Aileler her ne kadar huzursuz geceler geçirse de esnafın yüzü gülüyordu. Çay bahçeleri, seyyar satıcılar, dondurmacılar, şeker helvacılar, kafeler, balık lokantaları neredeyse son yılların ciro rekorunu kırıyordu. Sabahın erken saatlerinde çevre semtlerden gelen insanlar alanı dolduruyor, sesin gelişine göre her seferinde ne olabileceği hakkında esrarengiz, doğaüstü yorumlar yaparak günlerini geçiriyor, ailecek eğleniyorlardı.
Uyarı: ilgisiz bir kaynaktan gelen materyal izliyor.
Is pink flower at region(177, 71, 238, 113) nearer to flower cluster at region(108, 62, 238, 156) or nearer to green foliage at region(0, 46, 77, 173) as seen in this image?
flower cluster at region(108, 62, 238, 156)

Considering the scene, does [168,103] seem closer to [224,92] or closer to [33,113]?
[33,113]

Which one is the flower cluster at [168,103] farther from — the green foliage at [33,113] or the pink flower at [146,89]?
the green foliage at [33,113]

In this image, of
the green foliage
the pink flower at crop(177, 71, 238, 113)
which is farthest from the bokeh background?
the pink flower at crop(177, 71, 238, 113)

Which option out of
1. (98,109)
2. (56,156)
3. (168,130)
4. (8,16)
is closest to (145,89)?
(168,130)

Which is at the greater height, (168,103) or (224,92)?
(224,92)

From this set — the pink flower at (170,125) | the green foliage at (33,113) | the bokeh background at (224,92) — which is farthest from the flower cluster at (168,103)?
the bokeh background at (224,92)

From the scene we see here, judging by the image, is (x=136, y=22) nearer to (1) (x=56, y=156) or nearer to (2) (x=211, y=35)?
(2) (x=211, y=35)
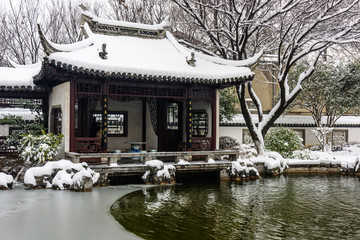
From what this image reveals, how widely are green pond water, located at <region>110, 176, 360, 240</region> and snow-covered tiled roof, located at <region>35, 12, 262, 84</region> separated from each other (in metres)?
3.61

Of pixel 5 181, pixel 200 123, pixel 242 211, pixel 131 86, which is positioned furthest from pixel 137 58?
pixel 242 211

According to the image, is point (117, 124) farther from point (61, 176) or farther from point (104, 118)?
point (61, 176)

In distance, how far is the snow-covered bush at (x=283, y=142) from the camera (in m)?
16.0

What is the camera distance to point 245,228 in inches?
263

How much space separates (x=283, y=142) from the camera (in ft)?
52.7

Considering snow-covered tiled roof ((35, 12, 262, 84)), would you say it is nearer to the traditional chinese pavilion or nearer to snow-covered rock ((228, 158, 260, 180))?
the traditional chinese pavilion

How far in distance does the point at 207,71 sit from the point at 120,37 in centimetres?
409

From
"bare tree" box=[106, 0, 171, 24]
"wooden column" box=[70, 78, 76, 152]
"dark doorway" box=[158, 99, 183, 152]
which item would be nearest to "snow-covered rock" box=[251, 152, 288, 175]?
"dark doorway" box=[158, 99, 183, 152]

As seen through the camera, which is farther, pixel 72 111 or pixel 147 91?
pixel 147 91

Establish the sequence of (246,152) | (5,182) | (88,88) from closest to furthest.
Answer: (5,182), (88,88), (246,152)

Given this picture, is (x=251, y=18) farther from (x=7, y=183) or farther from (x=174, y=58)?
(x=7, y=183)

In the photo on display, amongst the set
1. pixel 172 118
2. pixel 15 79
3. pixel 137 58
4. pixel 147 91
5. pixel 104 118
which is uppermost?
pixel 137 58

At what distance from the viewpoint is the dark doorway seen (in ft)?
48.3

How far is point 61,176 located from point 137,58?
4917mm
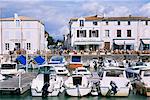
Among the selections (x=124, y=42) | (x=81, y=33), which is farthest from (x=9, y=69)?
(x=124, y=42)

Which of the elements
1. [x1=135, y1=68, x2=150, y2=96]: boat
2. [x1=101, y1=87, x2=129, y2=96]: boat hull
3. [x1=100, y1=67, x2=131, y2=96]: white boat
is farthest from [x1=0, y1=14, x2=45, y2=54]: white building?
[x1=101, y1=87, x2=129, y2=96]: boat hull

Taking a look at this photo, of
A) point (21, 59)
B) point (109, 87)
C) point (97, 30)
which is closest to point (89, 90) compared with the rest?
point (109, 87)

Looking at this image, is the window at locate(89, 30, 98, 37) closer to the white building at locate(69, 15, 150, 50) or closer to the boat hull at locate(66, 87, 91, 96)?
the white building at locate(69, 15, 150, 50)

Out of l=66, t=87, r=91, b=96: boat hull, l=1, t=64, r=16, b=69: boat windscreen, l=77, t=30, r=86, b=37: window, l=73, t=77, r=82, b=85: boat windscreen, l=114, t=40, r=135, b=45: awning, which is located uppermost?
l=77, t=30, r=86, b=37: window

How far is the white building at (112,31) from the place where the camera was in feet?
236

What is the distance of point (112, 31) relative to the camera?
72.4 m

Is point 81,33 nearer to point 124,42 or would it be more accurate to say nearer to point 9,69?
point 124,42

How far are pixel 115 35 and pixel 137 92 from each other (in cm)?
4434

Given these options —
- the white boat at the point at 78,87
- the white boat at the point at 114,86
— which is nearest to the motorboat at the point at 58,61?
the white boat at the point at 78,87

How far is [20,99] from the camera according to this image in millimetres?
25859

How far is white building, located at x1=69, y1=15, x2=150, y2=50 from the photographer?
71.8 meters

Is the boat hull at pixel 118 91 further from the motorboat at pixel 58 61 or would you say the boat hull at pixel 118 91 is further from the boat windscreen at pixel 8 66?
the motorboat at pixel 58 61

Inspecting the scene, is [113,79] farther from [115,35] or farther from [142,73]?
[115,35]

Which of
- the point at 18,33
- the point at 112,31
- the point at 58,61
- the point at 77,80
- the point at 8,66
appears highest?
the point at 112,31
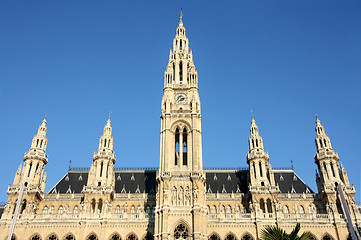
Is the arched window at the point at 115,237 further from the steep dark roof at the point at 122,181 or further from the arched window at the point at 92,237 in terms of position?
the steep dark roof at the point at 122,181

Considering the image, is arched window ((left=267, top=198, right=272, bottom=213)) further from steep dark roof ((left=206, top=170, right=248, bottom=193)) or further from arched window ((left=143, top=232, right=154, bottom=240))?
Result: arched window ((left=143, top=232, right=154, bottom=240))

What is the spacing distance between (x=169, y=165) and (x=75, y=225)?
15.8 m

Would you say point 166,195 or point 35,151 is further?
point 35,151

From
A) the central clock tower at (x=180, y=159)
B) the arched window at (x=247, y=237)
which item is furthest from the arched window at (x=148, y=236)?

Sesler gaipten gelir de üç harflilerden haberler getirdiğini, onlarla dostluklarını her fırsatta ahaliye anlatan hocalar bu işin kaymağından biraz da biz yesek demezler mi, derler elbet. Nasıl mı? Sur içinde bir ok atımı mesafede Fatih semtinde elini sallasan bu adamlara ulaşırsın. Haberi biraz geç de olsa duyar duymaz olay yerine intikal eden Şeyh Muradi, genişçe bir mürid kitlesine sahip olduğu Fatih’ten sonra dergâhına etkin propaganda yapmak suretiyle, buradan da yeni kanlar katma fırsatını kaçırmamak için inandırıcı, hatiplik deneyimini de kullanarak “Ey mahalle halkı, bizler bilirsiniz geçmişi de geleceği de yardımcılarımız yardımıyla katıksız biliriz ve sizleri daha güzel günlere yönlendiririz. Bu ses, sizleri korkutmak istemem ama yıllardır beklediğimiz, inşallah görmemizi nasip eder Allah’ımız dediğimiz kıyamet habercisidir. Bazıları deprem habercisidir diyorlar, haşaaa yalandır sakın ola inanmayın. Bu kadim kent ne depremler gördü yıkılmadı, yıkılmaz, yıkılmayacak ama bu kıyamet habercisi ses bizlere diyor ki, üzgünüm ki dünyanın sonu yakındır. Dünyanın sonu İstanbul’un göbeği, Dünyanın başlangıç noktası Cankurtaran semtinden başlayacak ve kademe kademe yok olarak zavallı dünyamız uzaydaki yerini alacaktır.” dediğinde meydanda toplanan herkesin kıllarının dimdik olduğu, dudaklardan çeşitli duaların okunduğu gözleniyordu.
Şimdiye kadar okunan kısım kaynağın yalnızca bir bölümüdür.